Questions sur le document »
a) Selon le texte sur la monarchie anglaise, en quelle année l'Habeas corpus a-t-il vu le jour ?
b) Poursuivez le texte sur la monarchie anglaise à la suite de sa dernière phrase.

Texte fourni »
'''
Le système électoral anglais traditionnel est mal adapté à ce XVIIIème siècle en plein essor économique. En effet, les campagnes et certaines régions se voient favorisées au détriment des villes, en pleine croissance. La révolution industrielle voit le jour à ce moment-là dans le textile. Le maillon faible de la démocratie anglaise est donc le déséquilibre des députés, majoritairement issus des régions agraires.
À cette époque, le Parlement anglais joue un rôle central depuis la « Glorieuse Révolution » de 1688/89. Le roi Jacques II Stuart avait dû fuir, ses positions ultracatholique devenant intenables dans le contexte anglais transformé par la Réforme anglicane. Sa fille Marie II, protestante affichée, avait sauvé la mise de la dynastie Stuart en acceptant de régner conjointement avec son époux Guillaume III d’Orange, également protestant.
En 1689, ces deux monarques s’étaient toutefois engagés à se soumettre à des règles strictes limitant leur pouvoir et avaient accepté de signer la déclaration des droits, appelée Bill of Rights, texte fondateur des libertés anglaises (accession au trône interdite aux catholiques ; pouvoir exclusif pour le Parlement de faire les lois, de lever les impôts, d’organiser des élections libres avec renouvellement régulier ; interdiction de la présence d’une armée en temps de paix…). En 1641 déjà, prémices de ces avancées contre l’absolutisme, la liberté de la presse avait vu le jour en Angleterre, suivie en 1679, de l’Habeas corpus interdisant au roi toute arrestation arbitraire : la loi est désormais supérieure au roi.
Après la mort sans descendance des deux monarques et de la reine Anne, protestante, la couronne avait été attribuée, en 1714, évinçant ainsi les catholiques de la lignée, à de lointains cousins protestants : les Hanovre George Ier puis George II.
'''
Lignes fournies »
'''
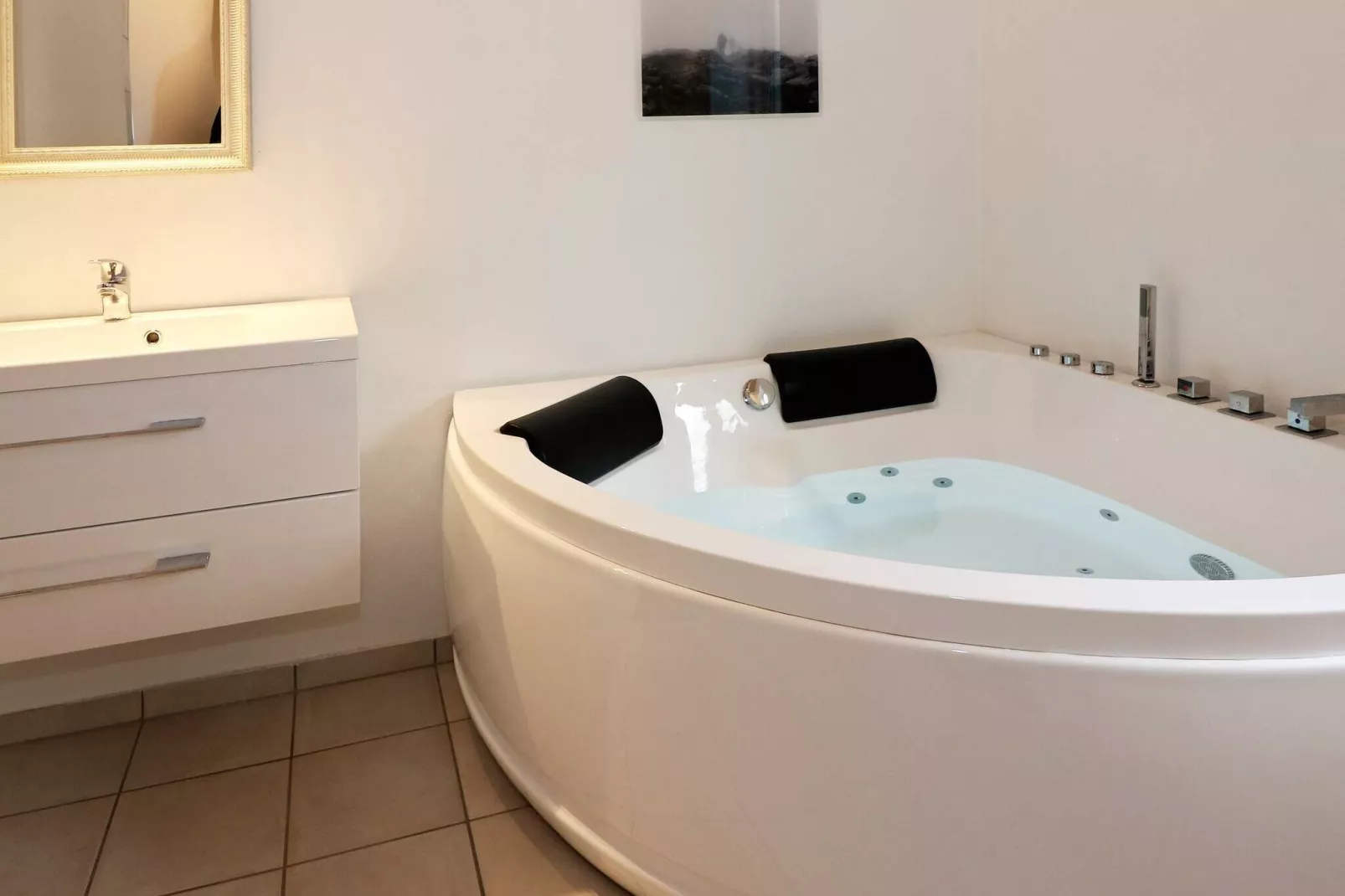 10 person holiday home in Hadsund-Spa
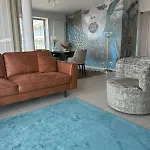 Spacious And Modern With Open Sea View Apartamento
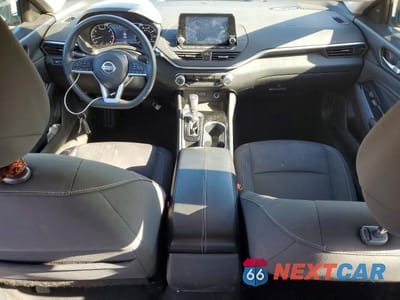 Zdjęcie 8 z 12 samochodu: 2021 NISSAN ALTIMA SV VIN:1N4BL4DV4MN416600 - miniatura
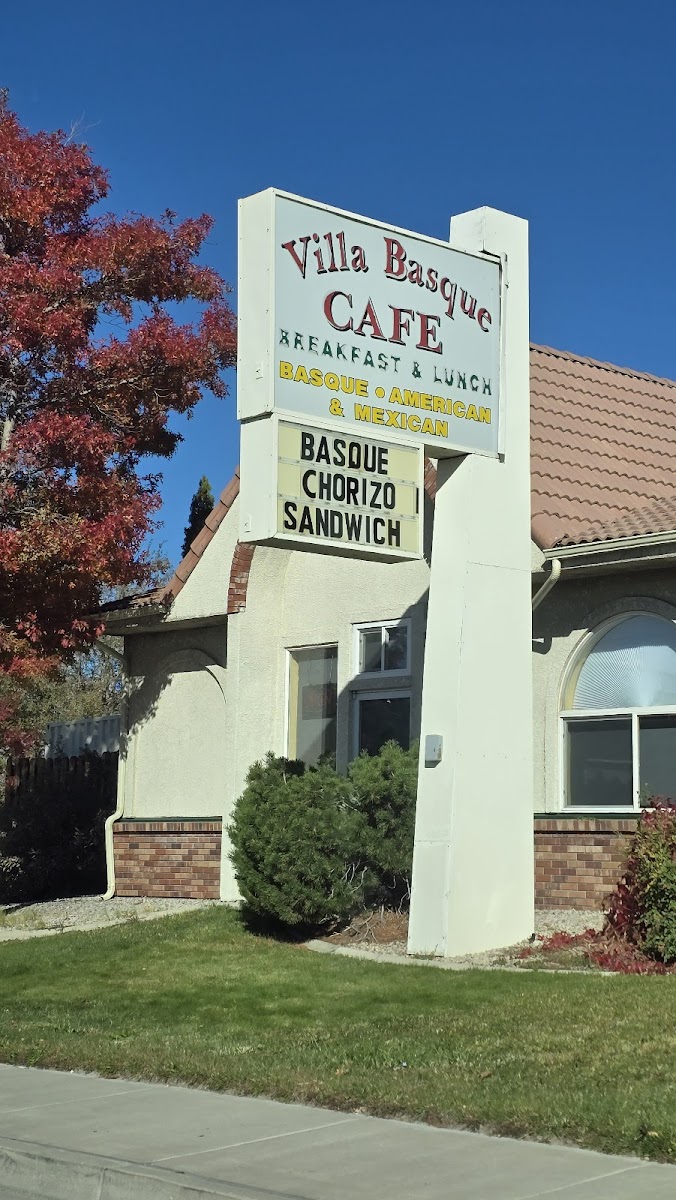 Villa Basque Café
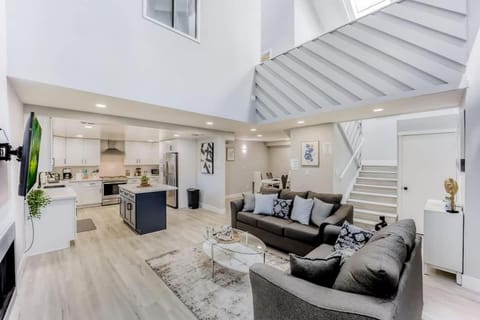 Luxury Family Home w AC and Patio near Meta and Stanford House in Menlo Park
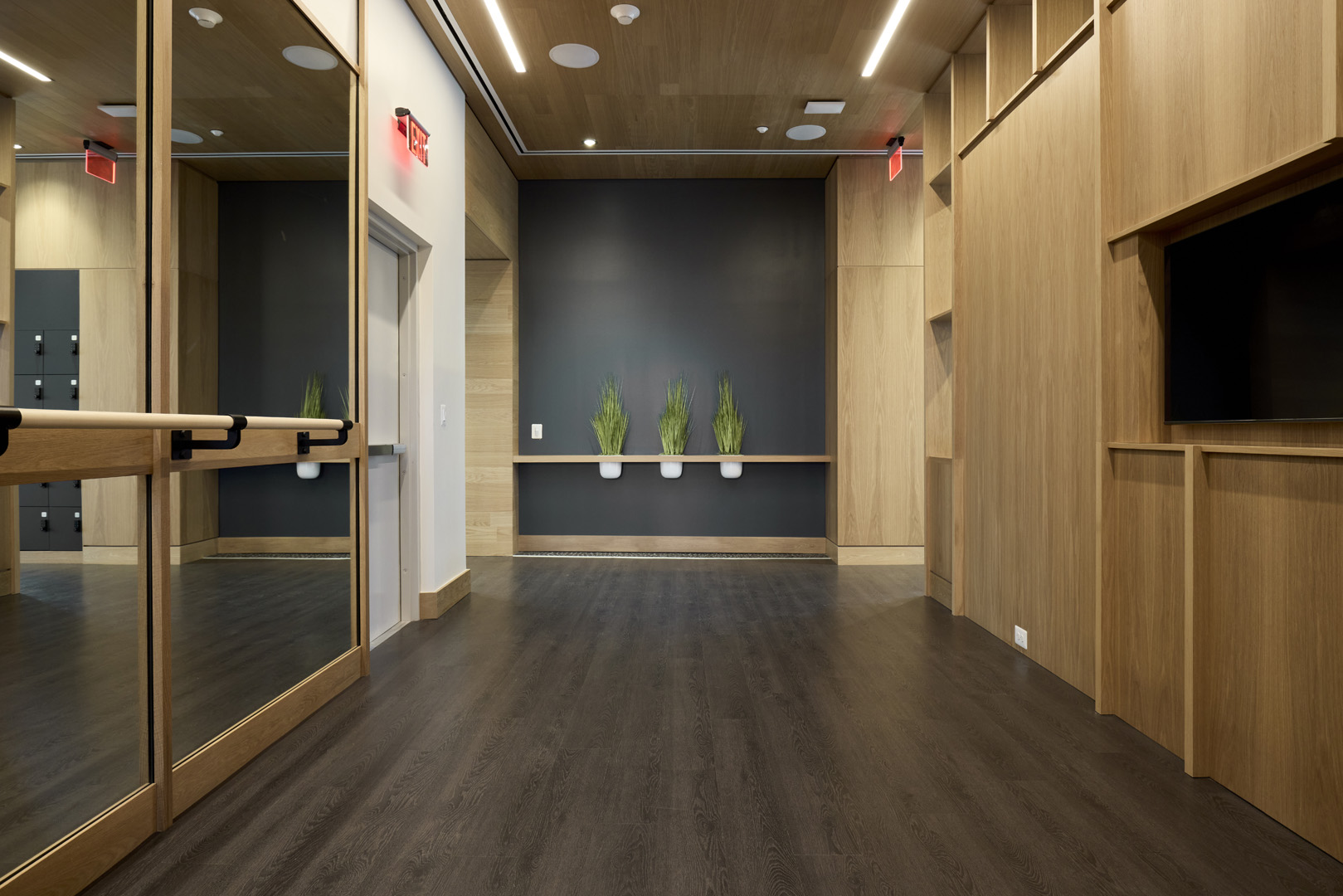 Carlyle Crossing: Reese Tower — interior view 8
'''
Réponses point par point »
a) En 1679.

b)
Hogarth peint donc sa Campagne électorale sous le règne de George II, roi depuis 1727. Germanique de cœur comme son père, celui-ci se partage entre ses terres de Hanovre et le Royaume Uni de Grande-Bretagne (officiellement fondé par l’Acte d’Union de 1707). Si cette dynastie suscite de violentes critiques, elle est cependant soutenue par le parti majoritaire au Parlement, les Whigs, défenseurs des libertés et de la cause protestante.
Cette prééminence du Parlement anglais est alors devenue, pour les progressistes, un modèle en Europe. On peut comprendre qu’il ait fait rêver les Français, Voltaire en tête, après le long règne absolutiste de Louis XIV, quand son successeur, Louis XV, commence à être confronté aux désirs d’émancipation des classes privilégiées représentées par les cours de justice appelées « parlements » (sans rapport avec le Parlement anglais).
La longue prépondérance des Whigs face aux Tories
Apparus peu avant la crise de la Glorieuse Révolution, dont ils sont des acteurs majeurs, les Whigs militent pour un Parlement fort face à l’absolutisme royal. C’est en 1714 qu’ils s’imposent au pouvoir avec la dynastie hanovrienne en s’appuyant sur la bourgeoisie commerçante en plein essor.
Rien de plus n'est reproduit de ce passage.